I just figured out that...
dividing all elements of a vector by a constant and then normalizing the vector
...is the same as...
normalizing the vector and then dividing the answer (scalar) by the constant
:-D
I want to change the code that calculate the variance in AssociatedPairDataSetBuilder to return a scalar instead of a Vector that has to be normalized. I also want to normalize the diffSquare Vector before dividing it by the set's size. This should be faster, because we save one division calculation per element. This will also simplify code in other classes, because we don't have to call .norm() on the Vectors that are returned then.
Alternatively, just add another method that returns a scalar and keep the one that returns a Vector.
I'm putting this on the tracker so that I don't forget about it.
Logged In: YES
user_id=975307
Originator: NO
Where are we doing this calculation? I have some ideas to refactor these operations into a standard set of utilities.
Logged In: YES
user_id=975307
Originator: NO
Yup :)
I have been planning a generic StatisticsUtil class of sorts for some time now. Now should be a good time for us to add something like this.
Logged In: YES
user_id=1079274
Originator: YES
A generic StatisticsUtil class would be a most excellent idea. I've also been toying with the idea... It will reduce the amount of code in CILib dramatically, because mean, deviations and variances are calculated all over the show.
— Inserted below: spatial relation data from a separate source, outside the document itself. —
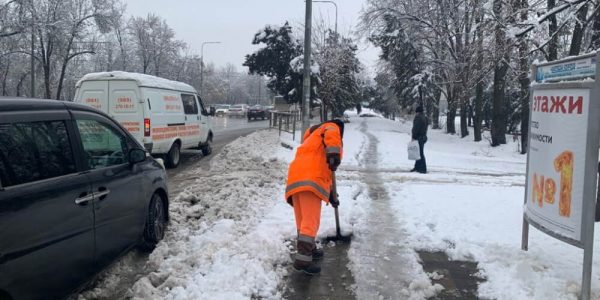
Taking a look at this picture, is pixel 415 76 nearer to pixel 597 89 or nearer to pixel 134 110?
pixel 134 110

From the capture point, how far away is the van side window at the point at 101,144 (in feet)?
14.3

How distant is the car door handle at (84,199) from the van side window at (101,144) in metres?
0.33

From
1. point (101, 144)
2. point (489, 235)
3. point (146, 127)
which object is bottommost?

We would just have to define a standard way of representing a set of Types, i.e. will we use ArrayList<Type> or will we create a new CILib specific class. This is so that everyone who wants to create sets of anything will use the CILib standard, because then it will work with the StatisticsUtil class. We will also need methods for scalars as well as vectors, because they are handled differently, i.e:
double getMean(CILibSetStandardClass<Numeric> set); //and
Vector getMean(CILibSetStandardClass<Vector> set);
Currently, I have getMean() and getVariance() in AssociatedPairDataSetBuilder. Those methods return the mean and variance of the "this" dataset respectively. Both of them make use of the getSetMean() and getSetVariance() methods, also in AssociatedPairDataSetBuilder.
Logged In: YES
user_id=1079274
Originator: YES
We should also keep the "new dataset stuff" in mind. Since some statistics will be performed on it.
Logged In: YES
user_id=975307
Originator: NO
Small steps. The new dataset stuff can use it but I don't think building the stats stuff into it is a good idea. The stats stuff will be the simplest building blocks from which other actions can benefit. I have a class I wrote for some functions with this code in it. I'm quickly gonna find it
Logged In: YES
user_id=1079274
Originator: YES
This tracker item depends on the StatsUtil class that still needs to be implemented... I'm therefore changing the status to "pending".
Logged In: YES
user_id=1312539
Originator: NO
This Tracker item was closed automatically by the system. It was
previously set to a Pending status, and the original submitter
did not respond within 14 days (the time period specified by
the administrator of this Tracker).
Logged In: YES
user_id=975307
Originator: NO
The initial StatsUtils has been committed. This will be refactored as needed.
Logged In: YES
user_id=1079274
Originator: YES
I removed the methods that calculated the mean and variance of a set/cluster/collection from AssociatedPairDataSetBuilder and moved them to the StatUtils class. Also added unit tests. The AssociatedPairDataSetBuilder caches and keeps track of its own mean and variance though.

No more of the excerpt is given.